State how many lines in the rows that follow contain the string "below", matching case exactly. Reply with the number alone.

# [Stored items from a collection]

===============

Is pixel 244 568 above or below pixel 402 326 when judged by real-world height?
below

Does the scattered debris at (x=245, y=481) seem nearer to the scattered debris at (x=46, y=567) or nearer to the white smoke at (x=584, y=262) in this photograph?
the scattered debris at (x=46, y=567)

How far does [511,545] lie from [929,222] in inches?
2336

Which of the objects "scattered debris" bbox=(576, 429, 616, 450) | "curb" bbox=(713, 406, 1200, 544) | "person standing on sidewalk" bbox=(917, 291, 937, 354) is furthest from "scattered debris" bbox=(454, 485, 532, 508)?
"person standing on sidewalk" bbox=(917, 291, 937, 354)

===============

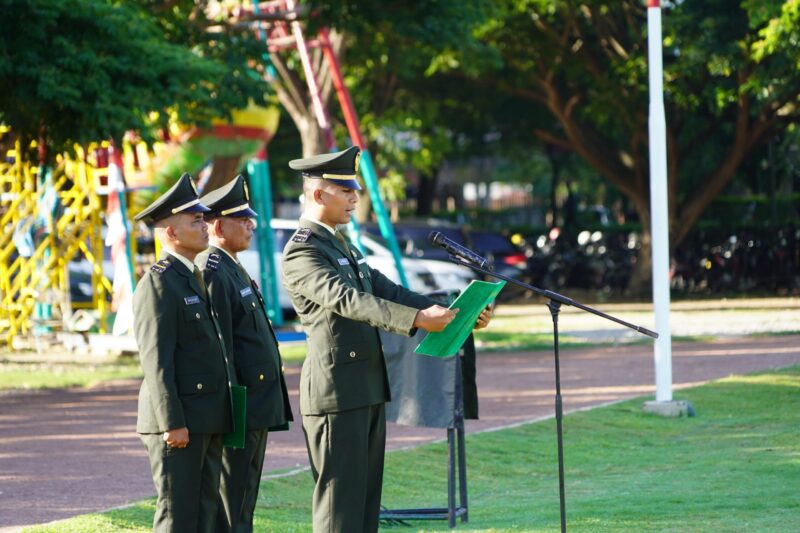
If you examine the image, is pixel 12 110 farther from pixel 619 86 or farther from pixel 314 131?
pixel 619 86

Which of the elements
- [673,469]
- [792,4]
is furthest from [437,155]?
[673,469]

===============

# [Result for this task]
2